Read Cropper's Cabin Page 7


  Around true-dark, six o’clock or so, Pa turned in the gate from the road. He nodded to me, and I nodded back. He stepped to the kitchen door, told Mary to hurry up the supper and splashed water into the wash basin.

  He washed, and sat down on the porch beside me. After a minute or two, he cleared his throat and spoke.

  “Didn’t have much luck at the banks, son. Kinda like you said it’d be.”

  I didn’t say anything.
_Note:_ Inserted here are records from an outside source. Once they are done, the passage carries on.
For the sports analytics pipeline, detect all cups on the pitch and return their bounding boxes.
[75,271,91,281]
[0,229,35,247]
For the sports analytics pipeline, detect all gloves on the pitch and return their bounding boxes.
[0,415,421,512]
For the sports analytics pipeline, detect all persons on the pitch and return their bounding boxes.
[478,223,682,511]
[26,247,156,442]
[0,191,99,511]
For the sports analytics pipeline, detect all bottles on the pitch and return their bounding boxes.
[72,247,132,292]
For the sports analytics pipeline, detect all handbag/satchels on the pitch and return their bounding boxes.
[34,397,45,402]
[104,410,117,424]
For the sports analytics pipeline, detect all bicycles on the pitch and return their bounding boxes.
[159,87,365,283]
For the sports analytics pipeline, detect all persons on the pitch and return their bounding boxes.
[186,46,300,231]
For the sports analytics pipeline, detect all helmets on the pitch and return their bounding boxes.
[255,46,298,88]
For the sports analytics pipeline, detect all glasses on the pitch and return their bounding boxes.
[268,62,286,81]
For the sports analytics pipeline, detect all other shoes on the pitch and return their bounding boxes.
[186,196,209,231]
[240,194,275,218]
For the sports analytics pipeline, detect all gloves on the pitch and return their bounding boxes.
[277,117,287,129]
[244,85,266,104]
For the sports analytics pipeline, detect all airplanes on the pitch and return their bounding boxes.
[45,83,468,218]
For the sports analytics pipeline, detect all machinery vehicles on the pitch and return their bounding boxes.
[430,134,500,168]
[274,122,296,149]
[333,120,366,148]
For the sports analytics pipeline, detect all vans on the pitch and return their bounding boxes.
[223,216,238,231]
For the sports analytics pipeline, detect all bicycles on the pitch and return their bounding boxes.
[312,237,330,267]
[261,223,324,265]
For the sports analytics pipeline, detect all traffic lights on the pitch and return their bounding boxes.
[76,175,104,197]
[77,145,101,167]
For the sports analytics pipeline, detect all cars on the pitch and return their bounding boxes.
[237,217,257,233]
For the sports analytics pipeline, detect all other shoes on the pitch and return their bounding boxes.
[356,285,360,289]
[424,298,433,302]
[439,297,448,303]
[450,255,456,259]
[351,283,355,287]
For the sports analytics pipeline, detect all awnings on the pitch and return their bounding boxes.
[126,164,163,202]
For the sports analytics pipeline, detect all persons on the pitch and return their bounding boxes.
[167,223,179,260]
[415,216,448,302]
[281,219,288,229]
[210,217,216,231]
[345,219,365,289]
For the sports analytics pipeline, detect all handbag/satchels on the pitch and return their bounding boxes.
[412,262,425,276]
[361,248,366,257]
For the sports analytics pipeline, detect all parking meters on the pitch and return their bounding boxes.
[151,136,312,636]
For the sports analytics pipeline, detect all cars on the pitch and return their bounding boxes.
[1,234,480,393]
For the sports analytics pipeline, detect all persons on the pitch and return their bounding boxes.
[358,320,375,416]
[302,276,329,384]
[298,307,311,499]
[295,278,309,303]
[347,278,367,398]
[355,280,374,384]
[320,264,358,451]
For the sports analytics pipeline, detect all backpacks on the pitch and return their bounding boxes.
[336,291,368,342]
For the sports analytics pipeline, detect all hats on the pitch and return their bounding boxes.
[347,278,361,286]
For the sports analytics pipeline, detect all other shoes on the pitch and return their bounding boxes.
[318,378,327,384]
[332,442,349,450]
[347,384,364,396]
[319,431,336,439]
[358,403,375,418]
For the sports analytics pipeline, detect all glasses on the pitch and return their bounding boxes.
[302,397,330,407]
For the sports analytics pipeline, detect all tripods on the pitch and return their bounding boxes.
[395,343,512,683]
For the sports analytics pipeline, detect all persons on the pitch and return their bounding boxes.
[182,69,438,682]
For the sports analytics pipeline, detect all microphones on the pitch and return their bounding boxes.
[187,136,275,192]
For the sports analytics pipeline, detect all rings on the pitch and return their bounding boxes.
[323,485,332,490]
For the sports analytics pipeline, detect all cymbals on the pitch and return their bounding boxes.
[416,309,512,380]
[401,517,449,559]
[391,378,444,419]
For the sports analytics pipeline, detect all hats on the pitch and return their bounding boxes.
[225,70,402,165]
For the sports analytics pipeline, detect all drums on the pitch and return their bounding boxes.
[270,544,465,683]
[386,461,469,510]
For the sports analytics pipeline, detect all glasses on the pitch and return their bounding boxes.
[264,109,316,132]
He hesitated, then cleared his throat again.

  “Heard you—uh—There’s talk around that you had some trouble last night.”

  “That’s right,” I said.

  “You shouldn’t’ve gone up there by yourself, son. You ought to’ve told me what you had in mind and prepared yourself right. I’d’ve been plumb proud to go with you.”
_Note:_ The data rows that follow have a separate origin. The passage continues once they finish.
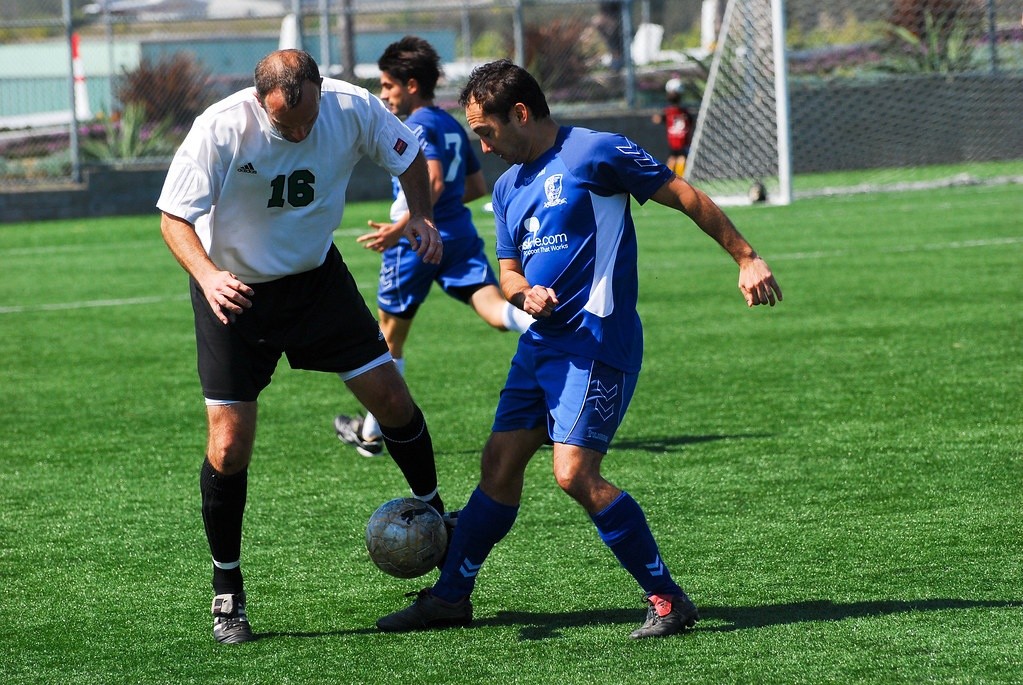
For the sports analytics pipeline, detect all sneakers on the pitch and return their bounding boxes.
[628,585,700,639]
[436,510,458,572]
[376,587,474,632]
[335,412,385,458]
[211,590,252,645]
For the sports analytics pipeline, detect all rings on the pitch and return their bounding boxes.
[437,241,442,244]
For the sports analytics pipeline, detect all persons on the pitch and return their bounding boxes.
[653,92,696,177]
[336,35,537,459]
[375,59,783,639]
[156,49,444,645]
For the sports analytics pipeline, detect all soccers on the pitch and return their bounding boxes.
[363,496,449,579]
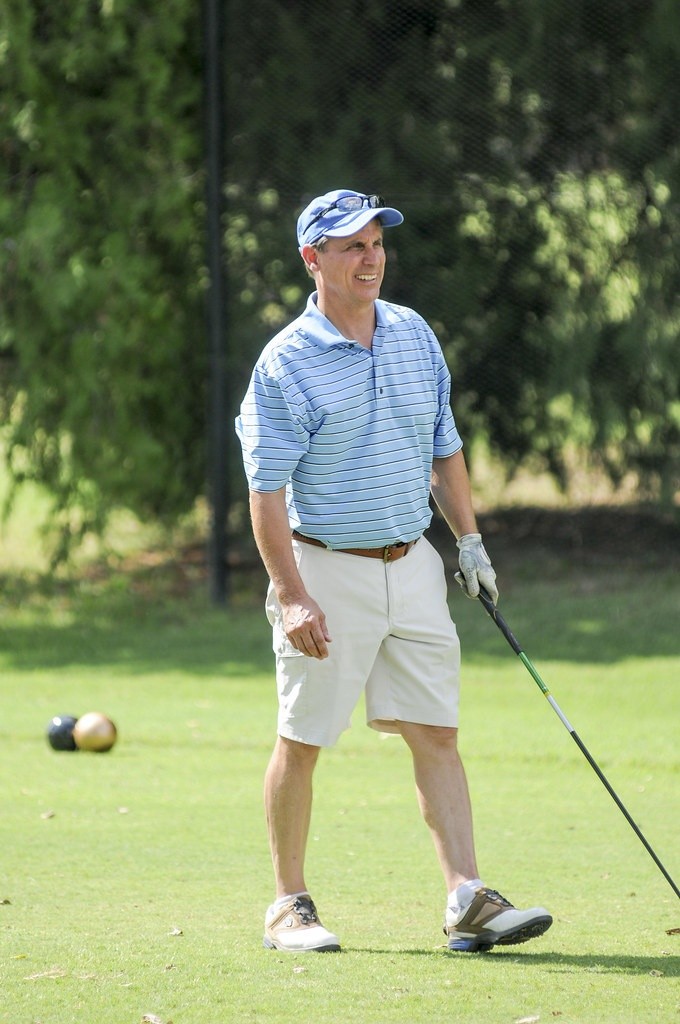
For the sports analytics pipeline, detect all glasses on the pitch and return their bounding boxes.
[303,193,386,236]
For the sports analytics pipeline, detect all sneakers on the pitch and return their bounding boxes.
[261,894,341,954]
[443,887,553,952]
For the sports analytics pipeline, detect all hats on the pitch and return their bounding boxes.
[297,189,404,252]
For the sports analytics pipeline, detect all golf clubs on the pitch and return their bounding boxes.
[457,565,680,901]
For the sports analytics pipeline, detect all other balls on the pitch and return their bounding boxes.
[48,711,117,753]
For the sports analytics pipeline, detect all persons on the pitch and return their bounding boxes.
[235,189,554,954]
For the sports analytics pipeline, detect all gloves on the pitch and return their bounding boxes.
[454,532,498,608]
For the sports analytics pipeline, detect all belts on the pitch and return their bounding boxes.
[291,530,420,564]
  I turned and looked at him, frowning, not getting what he meant. Then it came to me; he thought I’d been aiming to do Matthew Ontime some dirt.
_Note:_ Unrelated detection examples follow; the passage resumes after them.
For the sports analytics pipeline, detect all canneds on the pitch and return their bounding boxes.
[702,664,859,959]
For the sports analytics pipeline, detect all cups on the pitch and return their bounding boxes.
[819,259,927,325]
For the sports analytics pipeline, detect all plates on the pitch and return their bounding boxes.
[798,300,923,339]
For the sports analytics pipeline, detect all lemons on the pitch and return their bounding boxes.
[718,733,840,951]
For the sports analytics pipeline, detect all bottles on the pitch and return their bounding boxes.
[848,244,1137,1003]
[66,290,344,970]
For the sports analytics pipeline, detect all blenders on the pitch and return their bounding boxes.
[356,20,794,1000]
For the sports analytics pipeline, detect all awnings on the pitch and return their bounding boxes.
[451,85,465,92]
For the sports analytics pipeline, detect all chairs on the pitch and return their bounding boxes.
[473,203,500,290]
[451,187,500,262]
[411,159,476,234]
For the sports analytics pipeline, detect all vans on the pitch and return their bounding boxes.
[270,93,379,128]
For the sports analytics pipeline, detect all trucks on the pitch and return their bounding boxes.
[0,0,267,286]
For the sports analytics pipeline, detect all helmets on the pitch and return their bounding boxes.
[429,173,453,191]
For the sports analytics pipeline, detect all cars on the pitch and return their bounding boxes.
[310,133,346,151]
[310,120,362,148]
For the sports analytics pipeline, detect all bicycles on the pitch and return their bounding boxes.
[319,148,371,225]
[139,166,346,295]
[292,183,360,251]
  I started to set him straight. But just then Mary called out that supper was ready, so I let it ride. I was hungry, and, after all, what difference did it make to me what he thought?

  We all sat down at the table. Pa gulped his food whole, as usual. He finished eating ahead of the rest of us and refilled his coffee cup. I felt him squinting at me over the rim of his saucer; then, without looking, I knew he was staring at Mary. Her fork rattled against her plate and he went on staring. Finally she scooted back her chair and headed for the stove with the biscuit pan.

  I looked up at last. He still had his eyes on her. She was standing at the stove, her back to the table—waiting for him to look the other way. In the dim light of the lamp, I could see her shoulders trembling. And yet she was standing straighter, less beat down than she usually did.

  Pa lowered his saucer to the table. “What are you doin’ over there?” he said—softly but his voice seemed to ring through the room. “You makin’ them biscuits?”

  “No-no, sir.”

  “Bring ’em here! You hear me, Mary?”

  “Ye-yes, sir.”

  She turned around and came slowly toward the table, the pan trembling in her fingers. She started to sit down.

  Pa kicked back his chair, grabbed her by the wrist and jerked her erect. I stood up; and he pulled her toward him, staring into her face.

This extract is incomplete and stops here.